Trecho do documento >>
%%
Leonardo Araújo Oliveira*


           Publicações, projetos de pesquisa e de extensão vêm crescendo cada vez mais em torno da relação entre filosofia e cinema. A linha mestra que tem guiado a maioria dessas produções pode ser resumida com a seguinte fórmula: utilizar filmes para ilustrar teorias filosóficas. Entre 1983 e 1985, Gilles Deleuze, já reconhecido como filósofo e historiador da filosofia (tendo escrito vários trabalhos monográficos nesse campo) publica dois volumes sobre cinema, Cinema 1: a imagem-movimento e Cinema 2: A imagem-tempo. Nesses livros, entre uma enorme lista de filmes, cineastas e correntes cinematográficas, figuram nomes de pensadores como Immanuel Kant, Friedrich Hegel, Friedrich Nietzsche, Henri Bergson, Charles Sanders Peirce, entre outros. Todavia, o trabalho de Deleuze parece muito distante da abordagem mais corrente acerca da relação entre filosofia e cinema, resumida acima. Gostaria de expor um pouco do percurso deleuzeano em sua originalidade. Para tanto, trabalharei com Bergson, Hitchcock e alguns nomes do neorrealismo italiano, como Rossellini e De Sica, em conexão com os seguintes temas percorridos por Deleuze na passagem da imagem-movimento à imagem-tempo: a falência do esquema sensório-motor e a posição ocupada simultaneamente por espectador e personagem.
%%
(Trecho de um conjunto de dados)
%%
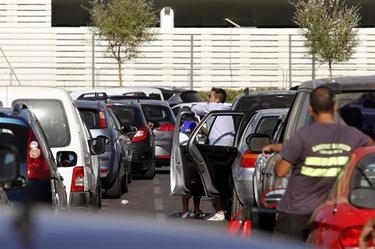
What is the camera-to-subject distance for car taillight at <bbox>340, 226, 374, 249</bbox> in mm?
6391

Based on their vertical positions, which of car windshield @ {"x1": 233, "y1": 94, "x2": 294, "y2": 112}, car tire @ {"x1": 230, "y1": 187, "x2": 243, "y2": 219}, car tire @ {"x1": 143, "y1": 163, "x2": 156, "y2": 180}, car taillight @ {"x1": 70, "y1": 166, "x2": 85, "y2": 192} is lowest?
car tire @ {"x1": 143, "y1": 163, "x2": 156, "y2": 180}

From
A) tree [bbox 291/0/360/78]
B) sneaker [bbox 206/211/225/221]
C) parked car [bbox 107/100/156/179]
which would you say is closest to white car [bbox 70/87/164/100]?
parked car [bbox 107/100/156/179]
%%
A fazer >> Retome o texto sobre Deleuze, filosofia e cinema e continue-o a partir da última frase apresentada.

Resposta esperada >>
            O filósofo francês Henri Bergson defende que toda matéria é imagem. Ele eleva a imagem ao nível ontológico. O mundo é feito de imagens que agem e reagem umas sobre as outras, sem qualquer determinação fixa de quais imagens agem e quais reagem. A consciência não cria imagens, mas ela própria é uma imagem que, no entanto, seleciona outras imagens. As imagens estão no mundo, existentes de direito para toda consciência, ainda que não reveladas. A revelação das imagens se dá quando elas aparecem para uma consciência, passando da existência de direito para a existência de fato. Destarte, é possível compreender como Deleuze, a partir da caracterização da consciência por Bergson, identifica a consciência ao plano cinematográfico.

            A diferença entre um corpo (que também é imagem) dotado de consciência das demais imagens consiste na posse de um intervalo de movimento entre o movimento percebido e o movimento executado. Segundo essa descrição nosso corpo funciona como um sistema sensório-motor. Ele percebe movimento e aciona movimento, uma vez que o ser vivo é feito de ação e sua percepção funciona segundo a ação, para manter-se vivo: “A atualidade de nossa percepção consiste portanto em sua atividade, nos movimentos que a prolongam” (BERGSON, 2006, p. 72). Como tudo é imagem, desse contexto argumentativo é possível perceber os conceitos de imagem-percepção e imagem-ação. A consciência é um intervalo entre essas duas imagens, é uma imagem opaca, um écran. Mais “próxima” da consciência está a imagem-afecção. Esse intervalo de movimento é o que Deleuze denomina de centro de indeterminação. Indeterminado, ele oscila entre os três tipos de imagem.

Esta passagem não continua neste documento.